Personally, I think that Schuller’s methodology, however well-intentioned, has been a cancer on American Christianity. Cancer, by the way, is characterised as the unchecked growth of a healthy body. Mulder and Marti are able to get the roots of why Schuller thought what he thought, did what he did, and bring some nuance and depth to the common arguments of his type of Christianity that it’s all a money grift or that he’s a theological lightweight. For Schuller, it wasn’t any of these things. He was a firm believer. And his ministry model (which would influence Rick Warren’s Saddleback church and serve as a prototype of the modern megachurch movement) is one that you have to understand to understand American Christianity.

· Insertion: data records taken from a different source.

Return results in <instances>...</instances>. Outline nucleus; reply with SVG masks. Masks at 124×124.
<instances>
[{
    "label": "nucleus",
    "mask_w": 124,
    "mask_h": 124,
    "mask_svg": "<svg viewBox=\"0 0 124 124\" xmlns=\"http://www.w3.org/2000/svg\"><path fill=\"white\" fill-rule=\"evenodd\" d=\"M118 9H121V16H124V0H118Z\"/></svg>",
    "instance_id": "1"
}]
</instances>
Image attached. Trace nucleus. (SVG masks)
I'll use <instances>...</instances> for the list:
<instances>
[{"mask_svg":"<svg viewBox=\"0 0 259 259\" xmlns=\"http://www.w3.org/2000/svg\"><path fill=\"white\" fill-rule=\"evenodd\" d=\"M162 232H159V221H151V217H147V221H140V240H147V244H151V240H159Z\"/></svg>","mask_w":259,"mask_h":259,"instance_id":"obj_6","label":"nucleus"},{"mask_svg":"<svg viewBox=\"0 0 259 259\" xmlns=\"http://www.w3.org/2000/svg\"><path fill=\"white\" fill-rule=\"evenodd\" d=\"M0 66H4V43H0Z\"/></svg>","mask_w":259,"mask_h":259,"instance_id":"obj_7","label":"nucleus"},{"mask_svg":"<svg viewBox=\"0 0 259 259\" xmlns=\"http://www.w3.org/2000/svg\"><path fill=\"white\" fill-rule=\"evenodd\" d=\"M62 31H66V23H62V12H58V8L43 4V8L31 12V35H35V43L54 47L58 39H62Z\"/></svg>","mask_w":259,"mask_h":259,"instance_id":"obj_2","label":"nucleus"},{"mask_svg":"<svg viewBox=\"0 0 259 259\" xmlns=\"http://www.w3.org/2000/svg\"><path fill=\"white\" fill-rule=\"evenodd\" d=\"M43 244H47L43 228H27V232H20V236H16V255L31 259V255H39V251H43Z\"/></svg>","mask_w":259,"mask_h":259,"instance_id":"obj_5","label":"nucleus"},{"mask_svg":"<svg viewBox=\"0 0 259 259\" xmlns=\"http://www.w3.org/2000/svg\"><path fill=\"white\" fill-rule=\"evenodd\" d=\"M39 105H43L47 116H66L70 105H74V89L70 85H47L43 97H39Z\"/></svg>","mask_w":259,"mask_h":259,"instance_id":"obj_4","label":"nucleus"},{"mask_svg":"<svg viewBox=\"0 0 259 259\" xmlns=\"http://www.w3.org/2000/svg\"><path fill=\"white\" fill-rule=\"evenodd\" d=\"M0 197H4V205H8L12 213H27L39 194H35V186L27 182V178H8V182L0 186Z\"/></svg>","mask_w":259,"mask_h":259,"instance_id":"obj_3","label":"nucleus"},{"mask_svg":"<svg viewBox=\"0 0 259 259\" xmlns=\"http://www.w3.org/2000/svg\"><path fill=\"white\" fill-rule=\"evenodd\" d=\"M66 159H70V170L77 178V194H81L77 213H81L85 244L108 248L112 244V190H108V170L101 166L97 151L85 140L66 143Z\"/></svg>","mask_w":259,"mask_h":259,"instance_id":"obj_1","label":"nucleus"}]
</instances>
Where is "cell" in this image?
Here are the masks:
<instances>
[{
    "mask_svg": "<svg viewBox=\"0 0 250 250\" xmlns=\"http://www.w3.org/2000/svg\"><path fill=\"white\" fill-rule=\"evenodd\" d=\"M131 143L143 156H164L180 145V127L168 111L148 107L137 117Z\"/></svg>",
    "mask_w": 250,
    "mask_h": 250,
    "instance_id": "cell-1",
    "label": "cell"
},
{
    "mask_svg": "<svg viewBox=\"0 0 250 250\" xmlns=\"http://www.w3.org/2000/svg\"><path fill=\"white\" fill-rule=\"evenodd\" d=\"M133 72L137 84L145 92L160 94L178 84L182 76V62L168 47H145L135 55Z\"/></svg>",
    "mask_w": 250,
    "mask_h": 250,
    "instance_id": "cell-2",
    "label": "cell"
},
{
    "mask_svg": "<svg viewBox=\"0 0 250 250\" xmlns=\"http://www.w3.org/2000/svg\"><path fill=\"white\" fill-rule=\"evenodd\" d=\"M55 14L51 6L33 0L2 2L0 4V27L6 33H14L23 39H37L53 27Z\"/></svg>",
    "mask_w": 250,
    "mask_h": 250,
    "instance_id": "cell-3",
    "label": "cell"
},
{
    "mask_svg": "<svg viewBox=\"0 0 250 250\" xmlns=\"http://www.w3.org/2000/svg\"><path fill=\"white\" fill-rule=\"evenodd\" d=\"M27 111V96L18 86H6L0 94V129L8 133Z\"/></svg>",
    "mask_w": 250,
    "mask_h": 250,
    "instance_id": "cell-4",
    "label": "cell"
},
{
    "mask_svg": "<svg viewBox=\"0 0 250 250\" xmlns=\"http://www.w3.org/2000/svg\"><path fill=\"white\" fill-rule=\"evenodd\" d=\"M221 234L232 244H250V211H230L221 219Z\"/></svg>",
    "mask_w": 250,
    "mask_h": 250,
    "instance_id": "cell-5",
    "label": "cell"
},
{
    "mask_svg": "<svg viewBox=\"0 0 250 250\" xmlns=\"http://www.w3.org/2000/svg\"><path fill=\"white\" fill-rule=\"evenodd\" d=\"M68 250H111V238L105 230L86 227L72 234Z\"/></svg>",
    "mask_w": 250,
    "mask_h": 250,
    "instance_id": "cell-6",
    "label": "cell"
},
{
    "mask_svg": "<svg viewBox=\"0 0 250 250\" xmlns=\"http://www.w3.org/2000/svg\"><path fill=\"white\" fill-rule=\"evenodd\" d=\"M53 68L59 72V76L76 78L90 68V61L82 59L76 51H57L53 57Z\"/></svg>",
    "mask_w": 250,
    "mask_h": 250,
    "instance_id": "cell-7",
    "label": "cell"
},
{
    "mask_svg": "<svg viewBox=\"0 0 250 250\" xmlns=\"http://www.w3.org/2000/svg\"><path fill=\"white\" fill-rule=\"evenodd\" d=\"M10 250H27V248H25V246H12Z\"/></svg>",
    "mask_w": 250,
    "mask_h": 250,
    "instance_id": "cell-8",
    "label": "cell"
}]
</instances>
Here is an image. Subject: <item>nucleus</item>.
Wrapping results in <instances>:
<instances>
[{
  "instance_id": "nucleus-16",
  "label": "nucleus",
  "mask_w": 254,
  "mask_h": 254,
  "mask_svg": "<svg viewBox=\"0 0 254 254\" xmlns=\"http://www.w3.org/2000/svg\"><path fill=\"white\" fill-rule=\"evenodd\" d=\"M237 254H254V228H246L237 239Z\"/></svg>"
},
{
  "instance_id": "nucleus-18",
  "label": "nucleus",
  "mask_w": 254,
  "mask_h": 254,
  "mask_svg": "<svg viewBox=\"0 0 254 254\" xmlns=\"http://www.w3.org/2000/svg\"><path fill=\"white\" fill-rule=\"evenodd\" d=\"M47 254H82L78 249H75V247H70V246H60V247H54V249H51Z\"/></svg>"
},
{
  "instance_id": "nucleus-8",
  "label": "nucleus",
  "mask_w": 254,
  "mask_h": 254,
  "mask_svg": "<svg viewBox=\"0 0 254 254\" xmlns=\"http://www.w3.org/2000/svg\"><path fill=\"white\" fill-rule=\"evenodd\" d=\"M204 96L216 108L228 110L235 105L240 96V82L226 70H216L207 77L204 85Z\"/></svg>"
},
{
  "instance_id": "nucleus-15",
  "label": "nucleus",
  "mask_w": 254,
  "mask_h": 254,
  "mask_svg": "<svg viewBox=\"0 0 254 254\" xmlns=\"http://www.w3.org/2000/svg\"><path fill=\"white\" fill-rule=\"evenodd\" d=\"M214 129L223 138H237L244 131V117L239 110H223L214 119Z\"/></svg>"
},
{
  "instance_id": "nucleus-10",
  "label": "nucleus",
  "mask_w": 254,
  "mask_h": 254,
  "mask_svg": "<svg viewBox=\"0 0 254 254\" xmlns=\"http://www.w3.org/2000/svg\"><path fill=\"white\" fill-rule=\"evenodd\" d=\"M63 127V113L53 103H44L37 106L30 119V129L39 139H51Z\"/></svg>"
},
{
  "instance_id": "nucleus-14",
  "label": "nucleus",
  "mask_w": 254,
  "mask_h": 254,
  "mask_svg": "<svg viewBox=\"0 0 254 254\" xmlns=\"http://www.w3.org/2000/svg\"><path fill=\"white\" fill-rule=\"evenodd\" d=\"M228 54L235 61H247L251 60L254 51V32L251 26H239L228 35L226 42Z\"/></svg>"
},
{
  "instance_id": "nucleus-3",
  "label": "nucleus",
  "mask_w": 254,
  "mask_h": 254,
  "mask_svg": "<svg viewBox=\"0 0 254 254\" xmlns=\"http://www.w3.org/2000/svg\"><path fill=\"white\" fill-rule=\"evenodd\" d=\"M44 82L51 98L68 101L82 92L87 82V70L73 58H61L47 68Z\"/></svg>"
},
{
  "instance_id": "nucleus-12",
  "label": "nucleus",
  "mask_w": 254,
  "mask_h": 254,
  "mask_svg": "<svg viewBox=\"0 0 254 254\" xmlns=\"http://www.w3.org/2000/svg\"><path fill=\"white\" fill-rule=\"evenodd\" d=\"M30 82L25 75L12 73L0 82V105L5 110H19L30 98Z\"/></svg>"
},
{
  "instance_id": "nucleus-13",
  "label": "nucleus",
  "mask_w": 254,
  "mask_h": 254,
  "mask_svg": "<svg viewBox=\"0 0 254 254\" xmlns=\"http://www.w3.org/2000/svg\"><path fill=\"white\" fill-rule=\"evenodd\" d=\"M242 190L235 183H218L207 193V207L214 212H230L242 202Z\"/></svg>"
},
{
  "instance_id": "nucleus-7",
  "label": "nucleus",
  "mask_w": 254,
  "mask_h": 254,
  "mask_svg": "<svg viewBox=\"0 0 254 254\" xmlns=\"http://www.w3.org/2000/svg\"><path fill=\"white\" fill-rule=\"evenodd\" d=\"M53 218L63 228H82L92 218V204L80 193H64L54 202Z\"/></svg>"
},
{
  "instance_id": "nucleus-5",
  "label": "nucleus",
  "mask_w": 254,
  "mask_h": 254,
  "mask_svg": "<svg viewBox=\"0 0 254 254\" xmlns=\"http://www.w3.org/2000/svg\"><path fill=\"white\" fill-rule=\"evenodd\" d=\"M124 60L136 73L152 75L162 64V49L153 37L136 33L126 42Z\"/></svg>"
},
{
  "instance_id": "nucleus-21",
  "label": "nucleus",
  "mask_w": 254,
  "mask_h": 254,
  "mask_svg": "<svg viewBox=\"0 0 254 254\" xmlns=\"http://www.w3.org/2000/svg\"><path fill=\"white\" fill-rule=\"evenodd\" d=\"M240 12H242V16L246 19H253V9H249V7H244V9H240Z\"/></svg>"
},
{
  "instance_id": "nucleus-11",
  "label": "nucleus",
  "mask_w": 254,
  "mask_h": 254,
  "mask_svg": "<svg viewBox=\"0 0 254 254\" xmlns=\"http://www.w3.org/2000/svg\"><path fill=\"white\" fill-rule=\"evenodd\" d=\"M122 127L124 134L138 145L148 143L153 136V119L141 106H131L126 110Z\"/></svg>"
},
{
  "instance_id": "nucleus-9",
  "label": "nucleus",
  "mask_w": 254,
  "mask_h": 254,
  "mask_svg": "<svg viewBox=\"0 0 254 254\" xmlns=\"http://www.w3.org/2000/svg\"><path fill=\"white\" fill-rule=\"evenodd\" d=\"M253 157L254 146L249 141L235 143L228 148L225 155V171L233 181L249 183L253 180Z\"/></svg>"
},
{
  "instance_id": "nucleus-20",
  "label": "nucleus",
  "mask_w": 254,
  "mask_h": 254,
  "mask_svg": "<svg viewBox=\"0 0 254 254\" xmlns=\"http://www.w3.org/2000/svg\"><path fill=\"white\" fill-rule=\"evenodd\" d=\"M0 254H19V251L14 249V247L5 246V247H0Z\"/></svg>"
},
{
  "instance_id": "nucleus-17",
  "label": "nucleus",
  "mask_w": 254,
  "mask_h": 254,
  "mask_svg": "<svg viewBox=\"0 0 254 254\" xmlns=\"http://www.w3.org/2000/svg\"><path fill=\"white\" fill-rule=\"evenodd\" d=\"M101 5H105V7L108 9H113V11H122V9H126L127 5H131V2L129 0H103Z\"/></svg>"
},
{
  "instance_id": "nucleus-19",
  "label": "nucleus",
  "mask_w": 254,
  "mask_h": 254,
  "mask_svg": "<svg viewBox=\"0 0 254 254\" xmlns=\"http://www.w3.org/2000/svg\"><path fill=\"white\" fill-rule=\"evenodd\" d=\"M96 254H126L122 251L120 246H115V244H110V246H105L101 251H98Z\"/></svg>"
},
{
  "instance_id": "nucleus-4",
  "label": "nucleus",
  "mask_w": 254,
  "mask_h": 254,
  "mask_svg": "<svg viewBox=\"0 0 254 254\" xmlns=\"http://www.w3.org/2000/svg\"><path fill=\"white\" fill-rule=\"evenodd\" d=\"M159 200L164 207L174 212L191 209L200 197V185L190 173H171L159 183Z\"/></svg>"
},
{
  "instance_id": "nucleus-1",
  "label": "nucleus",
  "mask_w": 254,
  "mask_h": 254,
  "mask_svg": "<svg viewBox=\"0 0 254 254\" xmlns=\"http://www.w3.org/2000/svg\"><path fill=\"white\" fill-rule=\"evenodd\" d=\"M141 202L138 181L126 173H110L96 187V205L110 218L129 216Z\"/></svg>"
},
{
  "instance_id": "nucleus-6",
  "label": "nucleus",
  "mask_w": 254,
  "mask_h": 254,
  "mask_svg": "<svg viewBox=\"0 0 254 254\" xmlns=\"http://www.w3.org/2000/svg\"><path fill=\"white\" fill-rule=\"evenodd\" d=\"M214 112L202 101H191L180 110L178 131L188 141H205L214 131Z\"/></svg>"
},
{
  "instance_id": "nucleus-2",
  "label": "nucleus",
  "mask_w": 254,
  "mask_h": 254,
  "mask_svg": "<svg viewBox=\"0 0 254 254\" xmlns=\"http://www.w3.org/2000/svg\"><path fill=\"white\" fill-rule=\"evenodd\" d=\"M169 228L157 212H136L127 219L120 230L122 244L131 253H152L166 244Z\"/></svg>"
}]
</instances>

Schuller’s primary belief of growth at all costs is thoroughly American. We saw how it killed his empire. We’re seeing how it is killing American Christianity. And we’re seeing how the commodification of everything as a means of growth in all sectors is killing America today.

Schuller believed that the church must grow or perish. Ultimately, his empire perished. But I remind you that the story of Christianity is that resurrection requires death. Out of perishing can come something new, something better. May we long for that in our lives, in our churches, and in our societies.